For much of My Little Sister, Lisa aims to both champion Sven’s thespianism and rekindle her own creativity as a playwright, long eclipsed by her husband’s position heading an illustrious Leysin boarding school. Between carrying her own temporary teaching load and caring for ailing Sven as well as her two small children, she wrestles with whether to go back to her former home of Berlin or stay in Switzerland for her spouse’s career. “This is about us, we should decide together!” Lisa insists to Martin over a late-night bowl of spaghetti. When he retorts that she is “not herself” these days, she declares, “I’ve never been more myself. Never.” So too is Márta gaslit when she asks her former professor for a job at the university hospital. “You’re out of your mind,” he says, citing her superior credentials. When he guesses that she’s staying in Hungary for a man, he grunts, between drags on a cigarette, “Oh god, women are so stupid. Even the smart ones.” 

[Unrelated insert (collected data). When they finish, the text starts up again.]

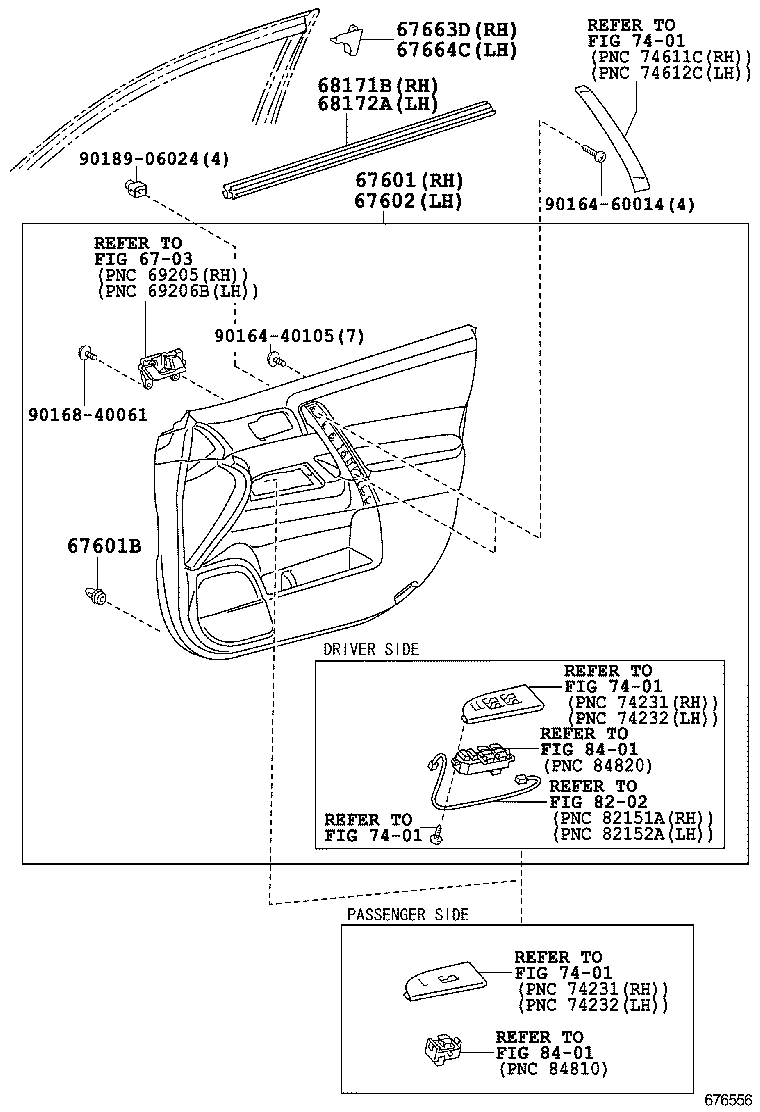 67663D(RH)
67664C(LH)

REFER TO
FIG 74-01
(PNC 74611C(RH))
(PNC 74612C(LH))

68171B(RH)
68172A(LH)

90189-06024(4)

67601(RH)
67602(LH)

90164-60014(4)

REFER TO
FIG 67-03
(PNC 69205(RH))
(PNC 69206B(LH))

90164-40105(7)

90168-40061

67601B

DRIVER SIDE

REFER TO
FIG 74-01
(PNC 74231(RH))
(PNC 74232(LH))

REFER TO
FIG 84-01
(PNC 84820)

REFER TO
FIG 82-02
(PNC 82151A(RH))
(PNC 82152A(LH))

REFER TO
FIG 74-01

PASSENGER SIDE

REFER TO
FIG 74-01
(PNC 74231(RH))
(PNC 74232(LH))

REFER TO
FIG 84-01
(PNC 84810)

676556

Women’s ability to find both personal and professional fulfillment has long been a trope of the “having it all” myth, but rarely are women’s creative, professional, and familial lives as inextricably inseparable onscreen as in these two films. Horvát, Chuat, and Reymond have made complicated movies about complicated people — but in their scrupulous direction they demand a keen viewer for whom emotion need not prove anathema to analysis. Both films insist that dreams and logic, intuition and “preparations,” necessarily coexist, and that women aren’t crazy when these values collide.

Preparations to Be Together for an Unknown Time and My Little Sister are currently streaming through various virtual theaters and platforms.